Kebetulan juga rakyat Indonesia tergolong masyarakat yang agamis. Saat segala daya upaya sudah dilakukan untuk mengubah keadaan menemui jalan buntu dan berkabut, maka gerakan moral menuju vertikalitas transendental (Ketuhanan) diyakini bisa mem-break-down kejumudan dan kebuntuan. Masyarakat meyakini kata-kata “Gusti Ora Sare,” Tuhan tidak tidur, mengindikasikan bahwa masyarakat kita bukanlah masyarakat sekuler, apalagi ateis. Mereka punya keyakinan jika semua ketidakadilan, pemiskinan, kejahatan dan pembodohan ini akan menemui fase akhir, yang menanam akan menuai, hukum tabur tuai. Apalagi kata tesis Baudillard, kita telah memasuki tahap realitas semu (hyper-reality) di era simulakra, di mana antara citra dan realita telah melebur sehingga publik tidak mampu membedakan mana isu fiktif, mana yang realita. Yang terjadi kemudian ya seperti hidup dalam kegelapan, melihat pun menjadi tidak terlalu jelas hingga membedakan mana kebenaran dan mana kepalsuan sangatlah tidak mudah di era ini. Jalan terakhir jika sudah mentok, sudah jatuh bangun, sudah pada posisi dan situasi terhimpit oleh ketidakmampuan, maka jalan terakhir adalah mengadu pada Tuhan, Sang Maha Segalanya dan berdoa, memohon jalan terang petunjukNya. Dengan doa, mengaji, selawat dan zikir setidaknya membuahkan ketenangan batin di tengah carut-marut politik, kehidupan hedonistic yang kemrungsung dan kapitalisme yang kering spiritualitas. 

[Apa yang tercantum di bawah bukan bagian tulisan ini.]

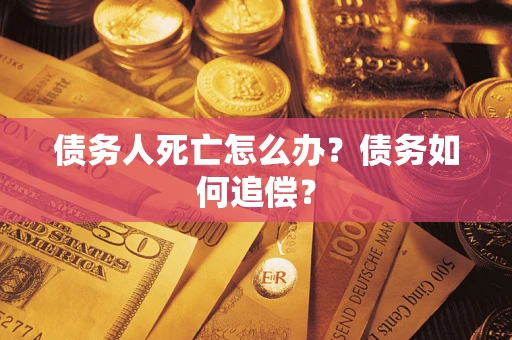 济南债务人死亡怎么办？债务如何追偿？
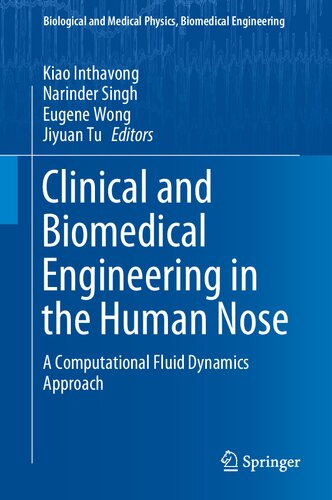 Clinical And Biomedical Engineering In The Human Nose A Computational Fluid Dynamics Approach Kiao Inthavong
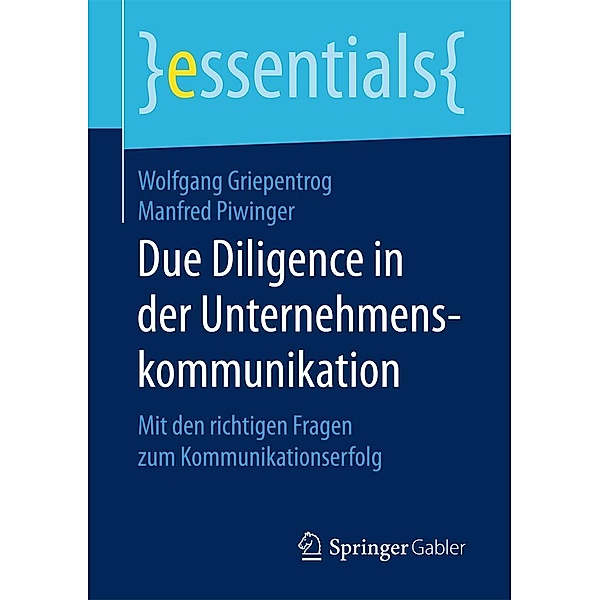 Due Diligence in der Unternehmenskommunikation / essentials, Wolfgang Griepentrog, Manfred Piwinger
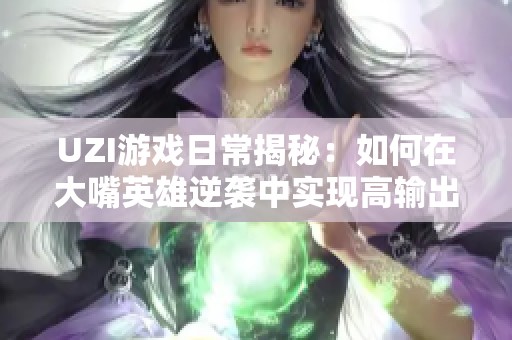 UZI游戏日常揭秘：如何在大嘴英雄逆袭中实现高输出与角色优势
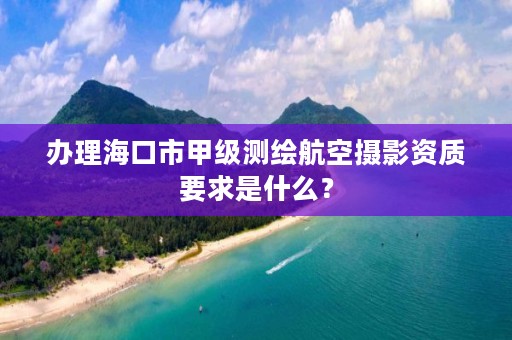 办理海口市甲级测绘航空摄影资质要求是什么？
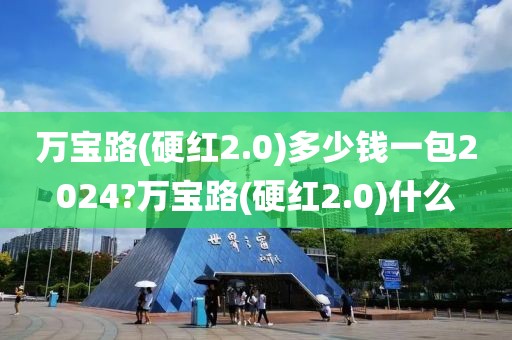 万宝路(硬红2.0)多少钱一包2024?万宝路(硬红2.0)什么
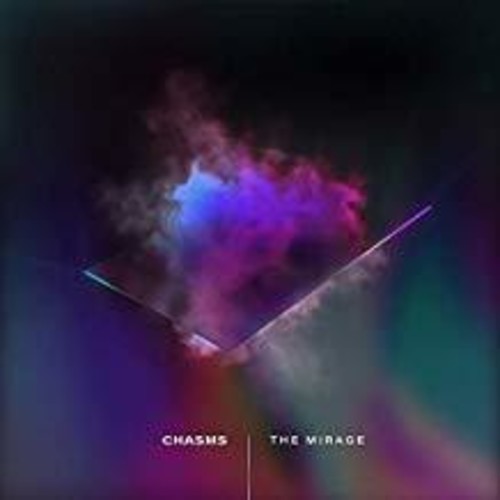 Chasms - The Mirage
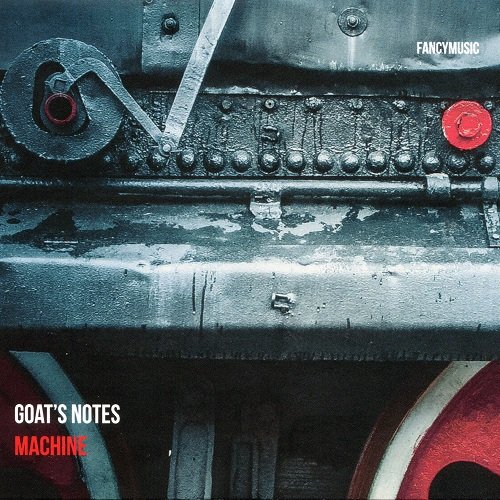 Goat’s Notes - Machine (2020)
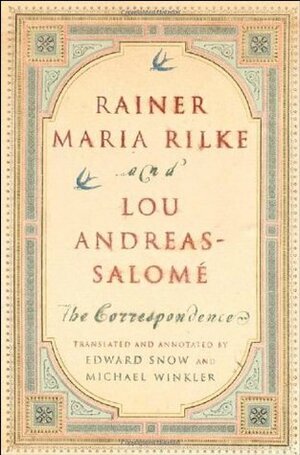 Rainer Maria Rilke and Lou Andreas-Salomé: The Correspondence by Edward Snow, Lou Andreas-Salomé, Michael Winkler, Rainer Maria Rilke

Kebuntuan nalar, spiritual mengakibatkan kegelapan, situasi ketiadaan cahaya, tiadanya pencerahan atau situasi dzulumat ilannur, yang berefek pada proses pembodohan dan pembohongan yang massif terstruktur yang mematikan nalar atau akal sehat. Kita dipaksa permisif terhadap tindak koruptif para pejabat negara, dipaksa tunduk pada kebijakan-kebijakan yang menyengsarakan, dipaksa merelakan tanah-tanah ulayat warisan leluhurnya dirampas oligarki dan gerombolan orang kaya. Bagaimana kita terus-terusan disuruh ikhlas menerima ketidakadilan, pemiskinan dan pembodohan tak bertepi dan disuruh diam sumberdaya alamnya dikeruk habis-habisan. Hari demi hari kita dipaksa setuju berhutang kepada rentenir, dan menonton pertunjukan Ibu Pertiwi dilucuti. Langkah kita terkunci, bingung, lalu ngawur dan nabrak-nabrak membabi buta hingga hampir gila. Maka berusaha waras di tengah kegilaan itu sendiri adalah kegilaan. Saat benar-benar tidak berdaya, tiada yang bisa dimintai tolong ya balik ke pusat kesadaran, yakni Tuhan. 

Jika ingin menemukan rahasia alam semesta, berpikirlah dalam terminologi energi, frekuensi dan vibrasi. ~ Nicola Tesla

Mengacu pendapat di atas, seluruh bentuk dan substansi alam semesta merupakan energi yang memiliki vibrasi, bergetar dalam frekuensi tertentu. Bahkan sebenarnya semesta tak lebih dari energi kehidupan, begitu juga tubuh kita yang merupakan medan energi. Quark, pembentuk inti atom memiliki vibrasi begitu juga elektron dan partikel lainnya. Pikiran, emosi maupun seluruh komponen tubuh kita memiliki vibrasi, baju yang kita gunakan, meja, batu, rambut, kuku, keringat atau barang-barang yang pernah kita pakai pun memiliki vibrasinya sendiri.